Ask any American over the age of fifty who the greatest United States president of the 20th century was and the answer will be Franklin Delano Roosevelt. FDR, there was no other.
FDR, the man who commanded world respect from a wheel chair. FDR, the president who brought the free world into War against evil, wounded, weary, depleted but triumphant. Franklin Delano Roosevelt, the United States president who died of a cerebral hemorrhage, soon after being sworn into office for his fourth term.
FDR was a giant of a president. And who succeeded him? A little man, a man whom the country knew little about. Slight in stature and slight in reputation, Harry S. Truman was called to take over the presidency on April 12th, 1945. How could anyone fill the shoes of FDR? Certainly, how would this man from Missouri, this son of a farmer, this haberdasher, survive the weight now being placed upon his slight shoulders?
People, especially people who live in democracies, get nervous about changes in governments. But in a democracy, change - after a leader's stroke, after an untimely death and even after an assassination, is conducted as an orderly transition of power and that is one of the beauties of a democracy, it is one of the building blocks that form a strong foundation for a government of the people, by the people and for the people. An orderly transition of power in times of disorder and disarray is what defines a working and healthy democracy.
In the end, this little haberdasher earned his place among the giants of world leadership. As president of the United States Harry S. Truman forced a Japanese surrender and dropped the bombs on Japan that ended the War. He brought Congress the 21 Point Plan that became immortalized as the Fair Deal. He created the Truman Doctrine that aided Greece and Turkey in warding off unwanted Soviet influence. And it was under the presidency of Harry S. Truman that the Marshall Plan was created, rebuilding war torn Europe.
So, too, with Israel.
Devastated by the assassination of Israeli Prime Minister Yitzhak Rabin, the country, in shock and in mourning, carried on. The government carried on. The people carried on. And this time, in the wake of the debilitating stroke that signals the end of the political life of Prime Minister Ariel Sharon, they will do the same.
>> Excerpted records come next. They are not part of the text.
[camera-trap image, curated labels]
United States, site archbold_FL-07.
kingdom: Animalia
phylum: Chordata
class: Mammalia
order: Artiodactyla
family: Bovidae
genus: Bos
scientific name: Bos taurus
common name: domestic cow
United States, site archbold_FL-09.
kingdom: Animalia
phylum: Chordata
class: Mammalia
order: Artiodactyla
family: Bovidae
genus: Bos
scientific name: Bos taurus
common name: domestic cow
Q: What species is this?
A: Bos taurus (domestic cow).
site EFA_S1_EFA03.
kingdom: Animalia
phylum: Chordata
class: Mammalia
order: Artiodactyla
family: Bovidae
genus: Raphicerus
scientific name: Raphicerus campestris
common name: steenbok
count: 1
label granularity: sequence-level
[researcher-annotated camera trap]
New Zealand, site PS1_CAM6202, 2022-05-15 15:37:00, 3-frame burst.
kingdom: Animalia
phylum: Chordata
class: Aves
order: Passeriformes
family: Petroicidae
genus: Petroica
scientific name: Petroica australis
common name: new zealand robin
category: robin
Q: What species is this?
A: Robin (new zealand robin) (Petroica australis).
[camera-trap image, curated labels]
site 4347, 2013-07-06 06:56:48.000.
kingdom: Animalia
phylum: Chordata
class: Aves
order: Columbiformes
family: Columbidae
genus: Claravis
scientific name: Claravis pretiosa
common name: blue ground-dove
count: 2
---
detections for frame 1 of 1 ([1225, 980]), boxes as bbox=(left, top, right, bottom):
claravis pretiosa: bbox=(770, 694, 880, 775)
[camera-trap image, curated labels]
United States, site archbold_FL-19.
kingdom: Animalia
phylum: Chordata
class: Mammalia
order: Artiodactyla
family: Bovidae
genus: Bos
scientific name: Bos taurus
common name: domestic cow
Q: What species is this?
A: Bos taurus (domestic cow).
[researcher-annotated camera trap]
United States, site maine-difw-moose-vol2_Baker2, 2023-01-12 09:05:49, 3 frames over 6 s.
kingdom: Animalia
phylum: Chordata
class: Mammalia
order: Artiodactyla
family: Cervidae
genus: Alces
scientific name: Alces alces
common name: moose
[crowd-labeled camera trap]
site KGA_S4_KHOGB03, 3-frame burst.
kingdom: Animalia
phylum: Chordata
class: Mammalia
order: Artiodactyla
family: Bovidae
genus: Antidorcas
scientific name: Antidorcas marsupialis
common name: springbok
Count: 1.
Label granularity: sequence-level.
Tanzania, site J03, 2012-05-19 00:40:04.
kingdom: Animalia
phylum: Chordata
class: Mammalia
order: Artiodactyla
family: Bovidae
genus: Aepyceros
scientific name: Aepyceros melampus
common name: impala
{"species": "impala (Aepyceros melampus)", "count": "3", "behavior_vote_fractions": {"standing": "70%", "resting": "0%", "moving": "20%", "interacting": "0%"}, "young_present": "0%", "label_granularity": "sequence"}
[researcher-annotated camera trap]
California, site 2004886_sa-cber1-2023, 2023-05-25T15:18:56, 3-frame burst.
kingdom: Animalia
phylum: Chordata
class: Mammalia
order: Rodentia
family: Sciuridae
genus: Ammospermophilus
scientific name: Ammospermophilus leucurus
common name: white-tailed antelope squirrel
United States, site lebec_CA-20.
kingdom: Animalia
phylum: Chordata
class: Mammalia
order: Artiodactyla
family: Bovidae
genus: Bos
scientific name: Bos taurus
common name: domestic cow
Anyone who looked at Sharon knew he was a ticking bomb, a walking health risk a man who flirted precipitously with an oncoming stroke or heart attack. A man of his age, his size, his weight, under all that professional pressure, it was just a question of time, it was inevitable, and it happened. Sharon, the mighty, has fallen. But the country has not.
Do not confuse a country in the throes of personal despair with a country in the throes of a power vacuum. There is no power vacuum in Israel.
Democracies do not shift in large pendulum swings. And Israel is a stable democracy. Democracies experience slight variances from side to side. And one of the great contributions Ariel Sharon has made as Israeli prime minister is that he has given a significant voice to the massive majority in the middle of Israeli politics. And because Sharon so aptly gave power through voice to that middle, there need not even be a slight swing of the pendulum in any direction as the government makes the transition from the reign of Sharon to the reign of the next Israeli prime minister and leader.
Transition of power in Israel is already, however serendipitously, in place. New elections are scheduled for March 28th. The economy is growing. The army and security systems are working at peak performance levels.
Do not worry about Israel.
Democracies move on despite the pain. Despite all the emphasis that we place on the leader, the president, the prime minister, democracies are much bigger than our leaders alone.
Democracies are about principles and about people. One of the classic characteristics of the anarchist, the assassin and the terrorist is the inability to comprehend democracy. Those who oppose democracy truly believe that if the head of state is murdered, the government topples. That is the case only in totalitarian regimes and even then it is not so clear.
Harry S. Truman is famous for having believed that "the buck stops here." The phrase is catchy, but when it comes to the transition of democratic leadership, "the buck" is passed in the best sense of the term.